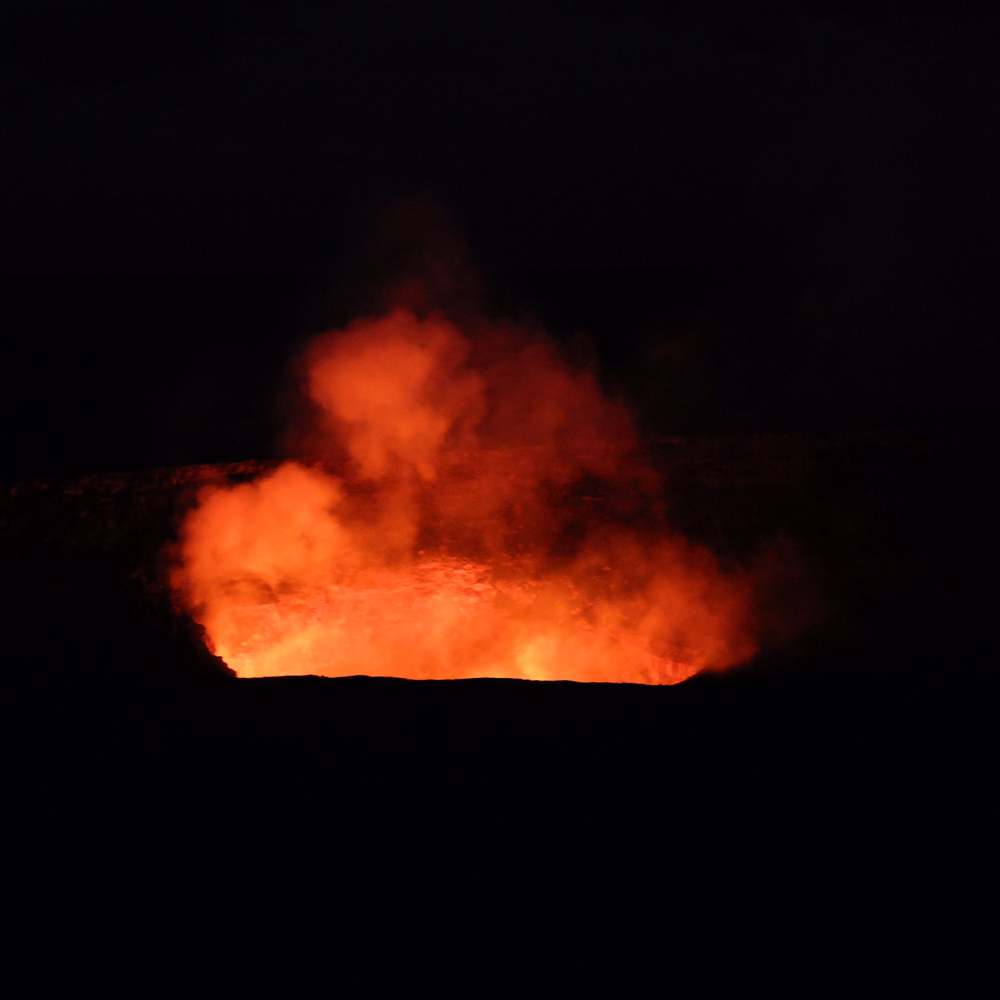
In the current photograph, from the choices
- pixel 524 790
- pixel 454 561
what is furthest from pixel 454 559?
pixel 524 790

-- What is being asked --
Put the lines above into a numbered list, skipping any blank lines and leaving out the pictures.

-- Solution to the exercise --
1. In the current photograph, from the choices
2. - pixel 524 790
3. - pixel 454 561
4. what is furthest from pixel 454 559?
5. pixel 524 790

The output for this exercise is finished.